━━ INFORMATION PROVIDED ━━

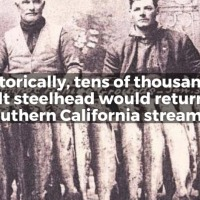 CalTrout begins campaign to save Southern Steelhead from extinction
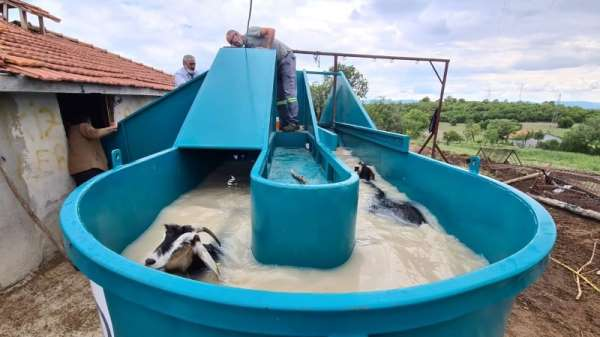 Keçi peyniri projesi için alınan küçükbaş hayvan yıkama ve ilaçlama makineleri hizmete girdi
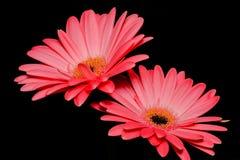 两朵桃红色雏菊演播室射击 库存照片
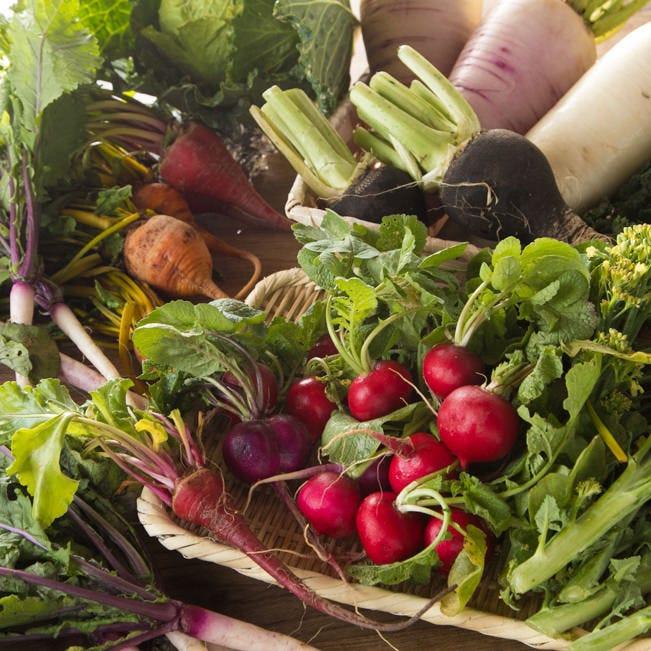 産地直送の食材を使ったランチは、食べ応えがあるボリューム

━━━
━━ INFORMATION PROVIDED ━━

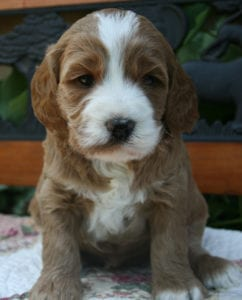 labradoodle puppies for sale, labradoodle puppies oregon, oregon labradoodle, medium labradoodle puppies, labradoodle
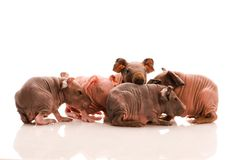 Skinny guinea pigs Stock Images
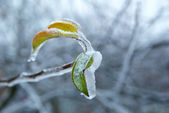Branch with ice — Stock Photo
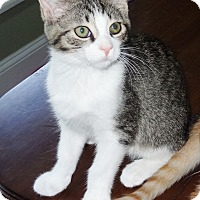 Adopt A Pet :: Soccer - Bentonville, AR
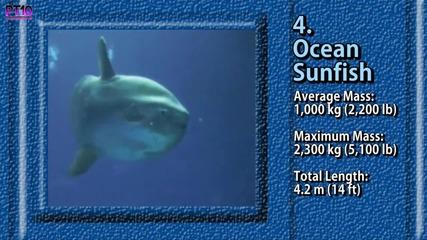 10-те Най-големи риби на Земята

━━━
━━ INFORMATION PROVIDED ━━

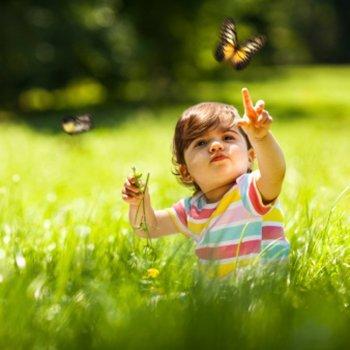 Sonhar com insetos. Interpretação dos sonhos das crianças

━━━

* **PROBLEM DETAILS**
Output exactly the lines above that lie between the line with "CalTrout begins campaign" and the line with "産地直送の食材を使ったランチは、食べ応えがあるボリューム", those two lines included, and no pictures.

* **ANSWER TO THE EXERCISE**
 CalTrout begins campaign to save Southern Steelhead from extinction
 Keçi peyniri projesi için alınan küçükbaş hayvan yıkama ve ilaçlama makineleri hizmete girdi
 两朵桃红色雏菊演播室射击 库存照片
 産地直送の食材を使ったランチは、食べ応えがあるボリューム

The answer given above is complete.